Oleg Gordievsky, a white-haired man wearing a suit and tie and glasses, sits on what might be a small gravestone in a cemetery, surrounded by graves with large crosses.
Oleg Gordievsky in 1994. A longtime double agent for British intelligence, he was one of the most highly placed Western spies during the Cold War.Credit...Ilpo Musto/Shutterstock

Clay Risen

March 26, 2025, 3:28 p.m. ET

Oleg Gordievsky, who was the top K.G.B. agent in London until he defected to the West in 1985 and revealed himself as a longtime double agent for British intelligence — making him one of the most highly placed Western spies during the Cold War — was found dead at his home in Godalming, southwest of London, on March 4. He was 86.

The local police, who discovered his body, said that they did not believe foul play was involved but that an investigation was ongoing.

The British foreign intelligence agency, MI6, first recruited Mr. Gordievsky in 1974, when he was based in Copenhagen. In 1982 he moved to London, where the K.G.B. tasked him with seeding disinformation about Prime Minister Margaret Thatcher before the next year’s general election.

Image

Mr. Gordievsky in Copenhagen in 1976. After an initial posting in East Berlin, he did two tours at the Soviet Embassy there, with time in between to improve his spycraft.Credit...Associated Press

In practice he helped the British root out secret operatives and informants working for the Soviet Union.
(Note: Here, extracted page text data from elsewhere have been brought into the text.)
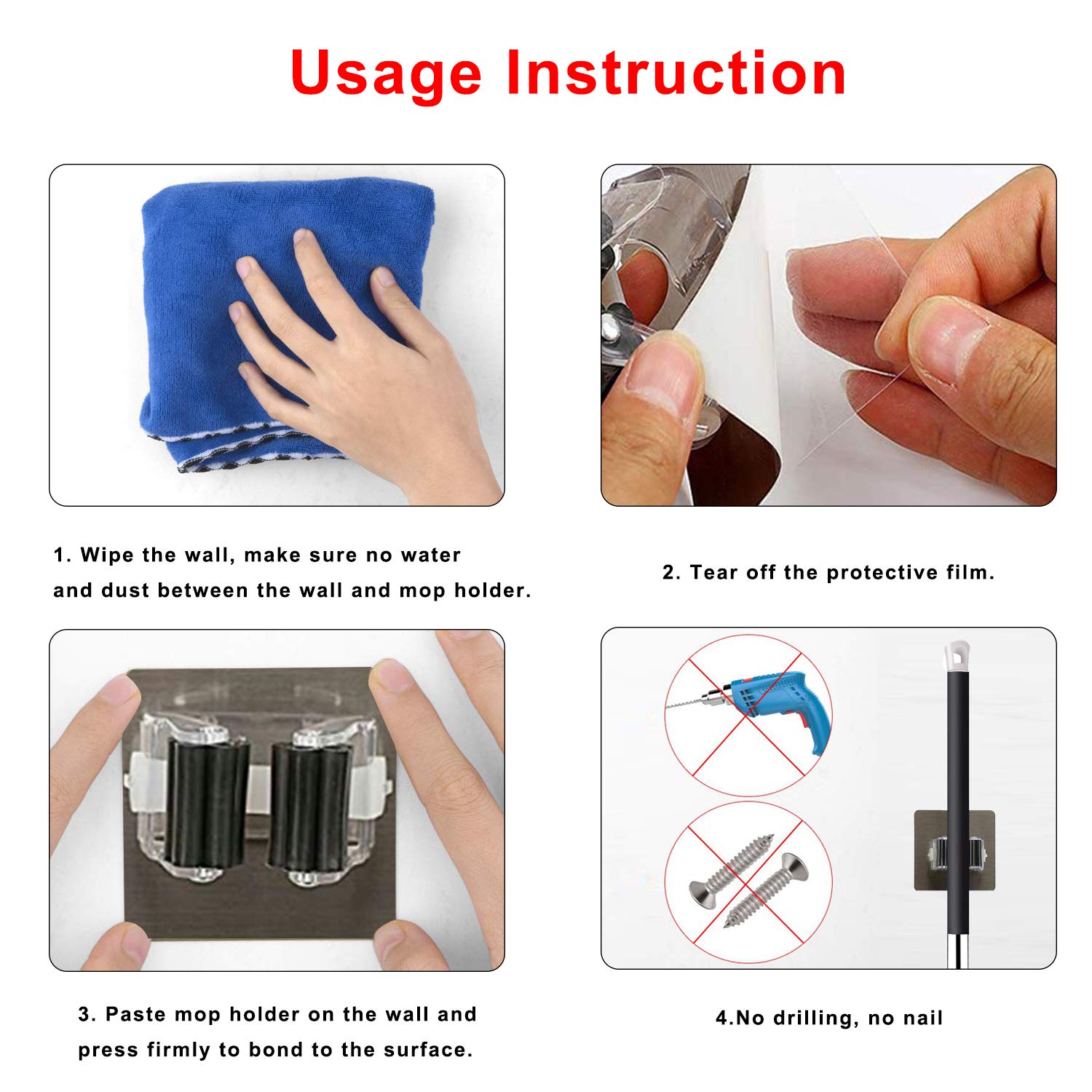 Usage Instruction

1. Wipe the wall, make sure no water and dust between the wall and mop holder.

2. Tear off the protective film.

3. Paste mop holder on the wall and press firmly to bond to the surface.

4.No drilling, no nail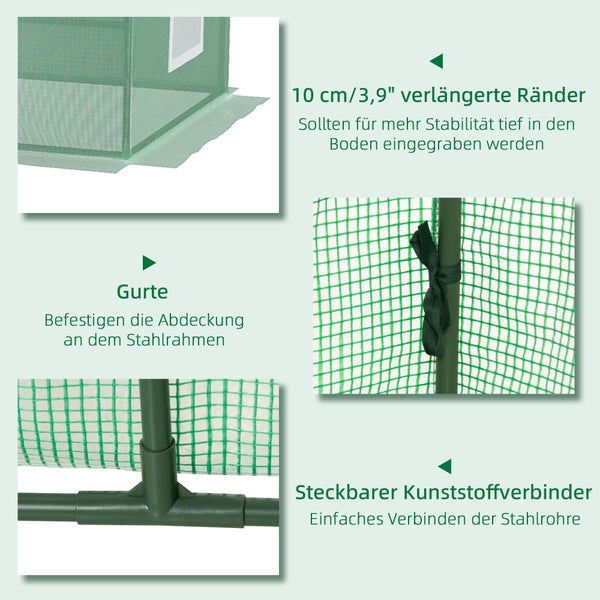 10 cm/3,9" verlängerte Ränder
Sollten für mehr Stabilität tief in den Boden eingegraben werden

Gurte
Befestigen die Abdeckung an dem Stahlrahmen

Steckbarer Kunststoffverbinder
Einfaches Verbinden der Stahlrohre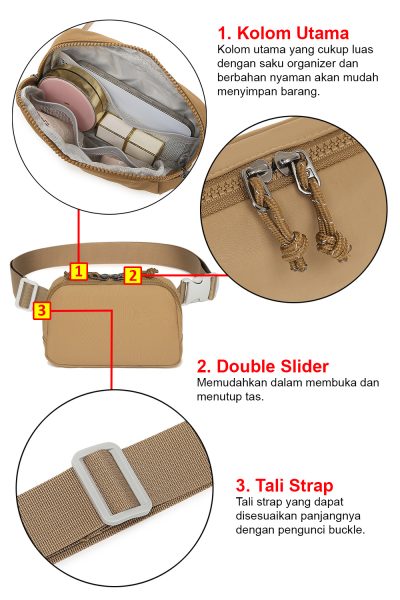 1. Kolom Utama
Kolom utama yang cukup luas dengan saku organizer dan berbahan nyaman akan mudah menyimpan barang.

1

2

3

2. Double Slider
Memudahkan dalam membuka dan menutup tas.

3. Tali Strap
Tali strap yang dapat disesuaikan panjangnya dengan pengunci buckle.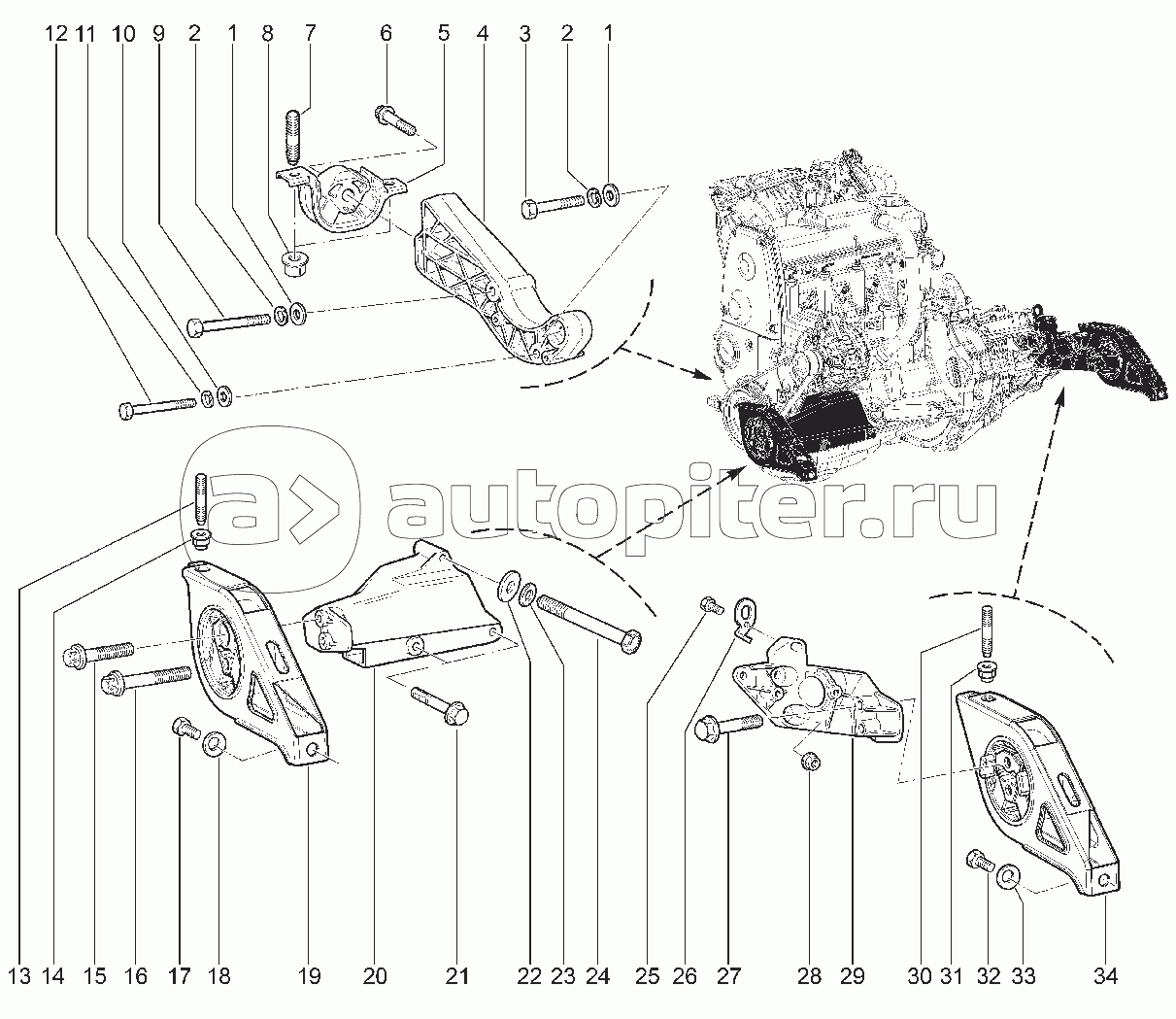 12 11 10 9 2 1 8 7 6 5 4 3 2 1

autopiter.ru

13 14 15 16 17 18 19 20 21 22 23 24 25 26 27 28 29 30 31 32 33 34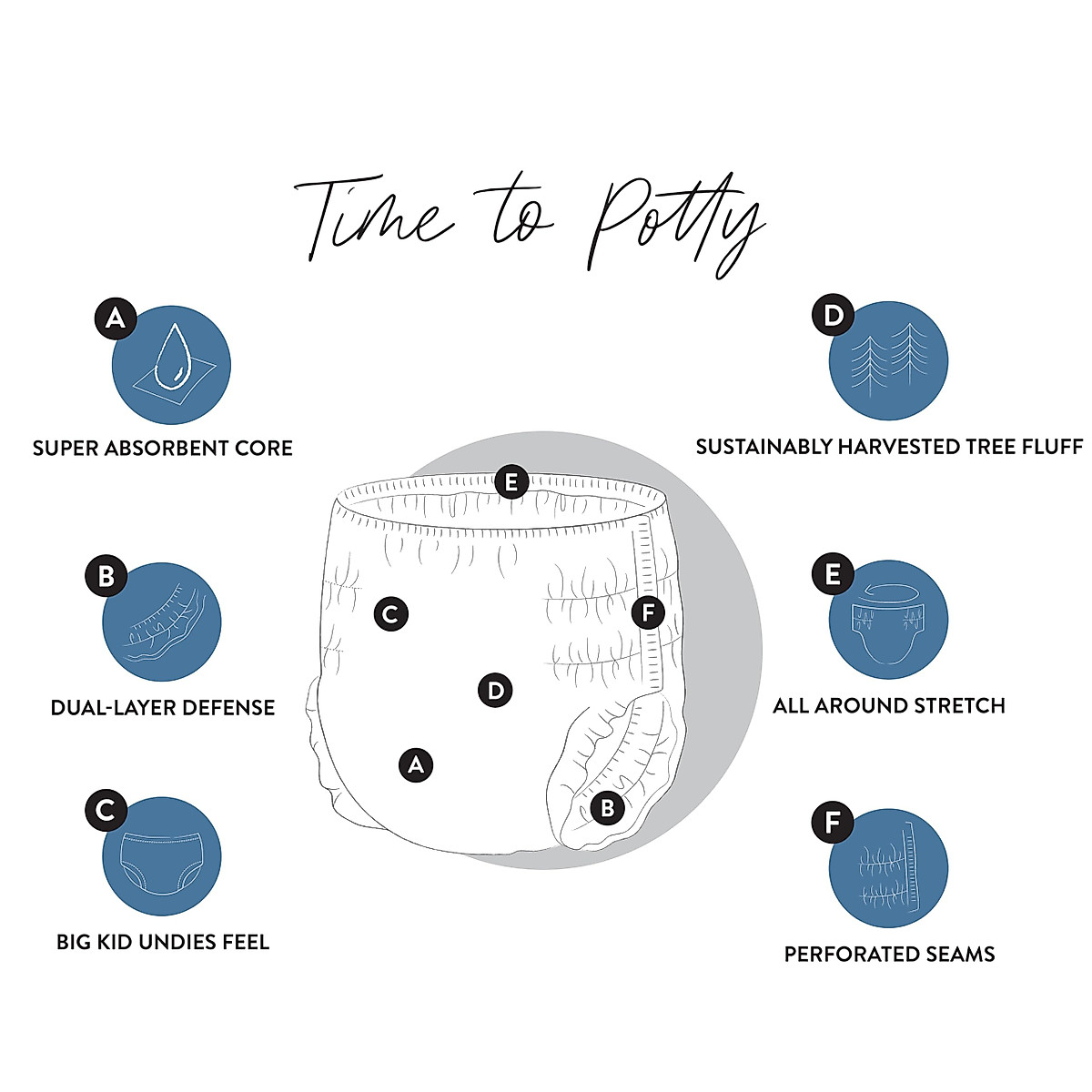 Time to Potty

A
SUPER ABSORBENT CORE

B
DUAL-LAYER DEFENSE

C
BIG KID UNDIES FEEL

E

C

F

D

A

B

D
SUSTAINABLY HARVESTED TREE FLUFF

E
ALL AROUND STRETCH

F
PERFORATED SEAMS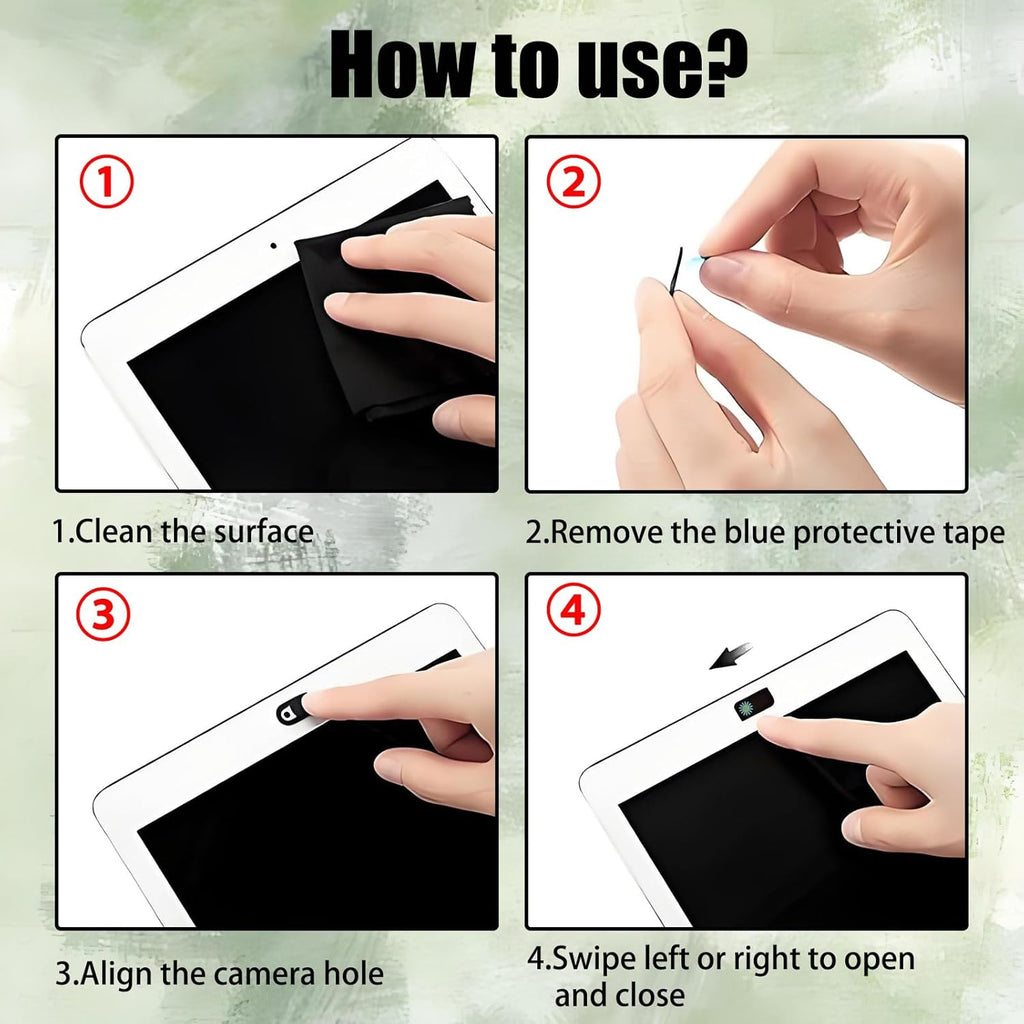 How to use?

①

1.Clean the surface

②

2.Remove the blue protective tape

③

3.Align the camera hole

④

4.Swipe left or right to open and close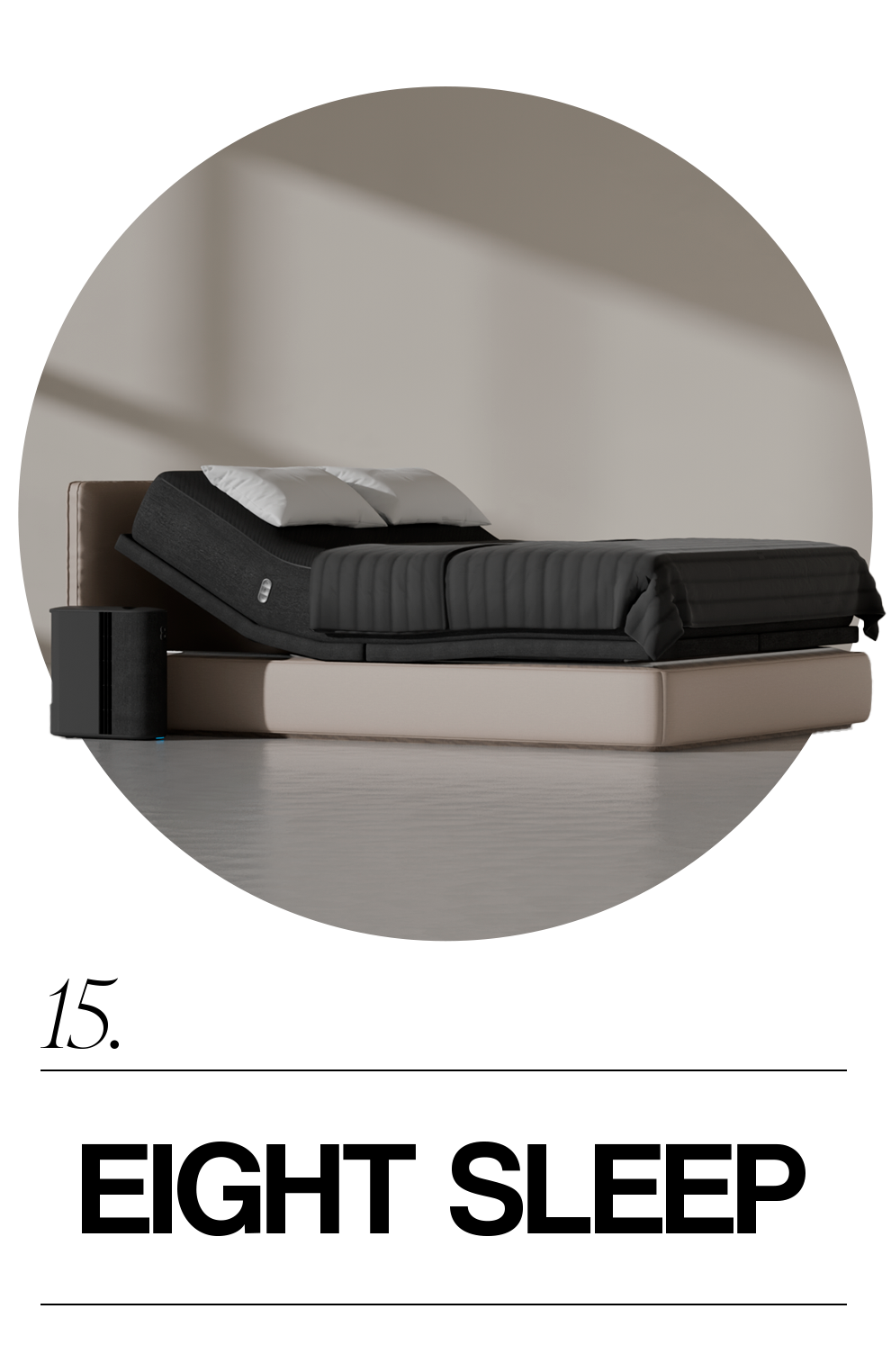 15.

EIGHT SLEEP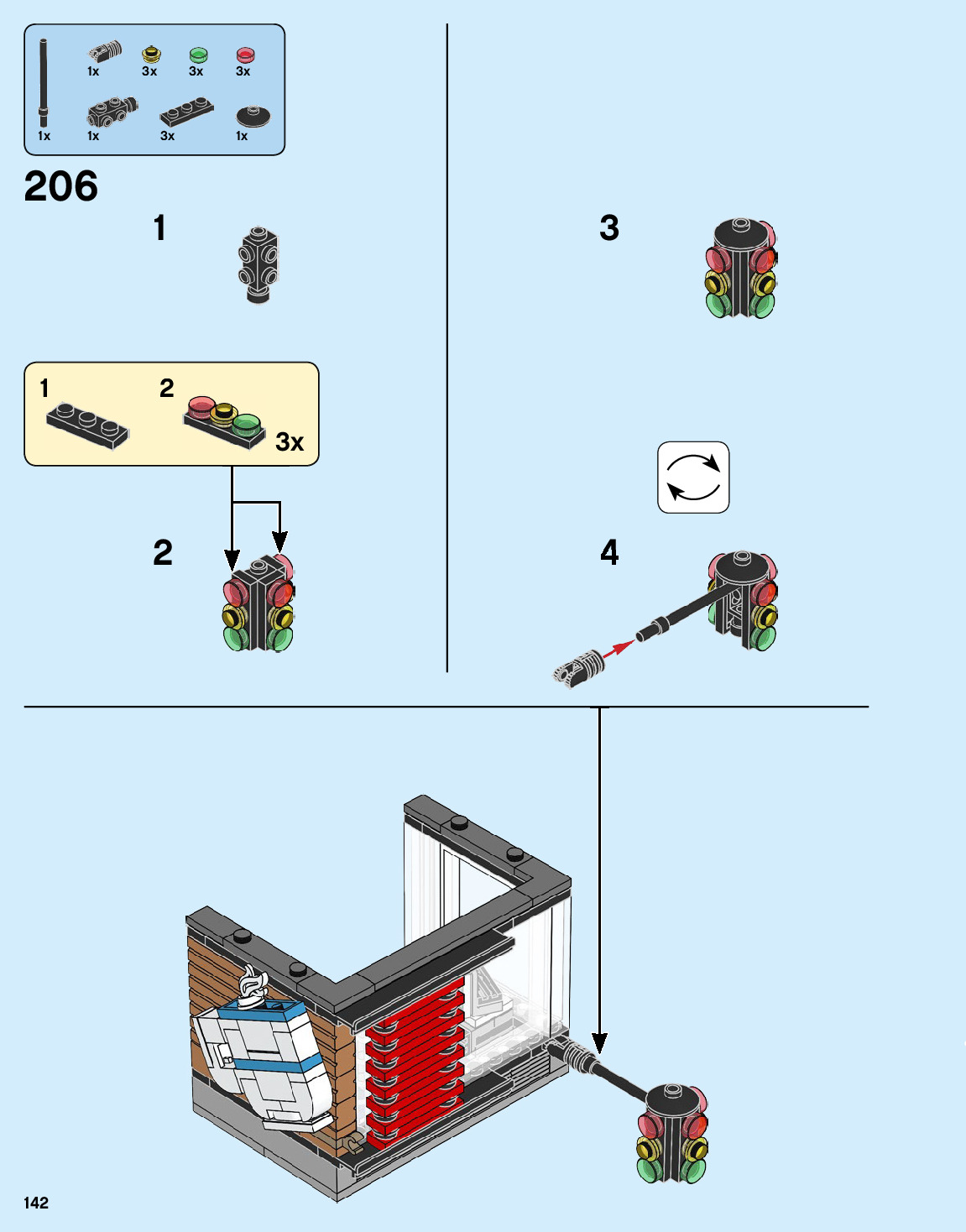 1x 3x 3x 3x
1x 1x 3x 1x

206

1

1 2
3x

2

3

4

142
He kept up enough of a front to please his K.G.B. bosses in Moscow, who soon promoted him to rezident, or head agent, in Britain.

He also played a crucial role in preventing what could have become World War III.

By the early 1980s, the Soviets were convinced that the United States was planning a first-strike nuclear attack under the guise of a major NATO exercise, a suspicion underlined by President Ronald Reagan’s bellicose rhetoric.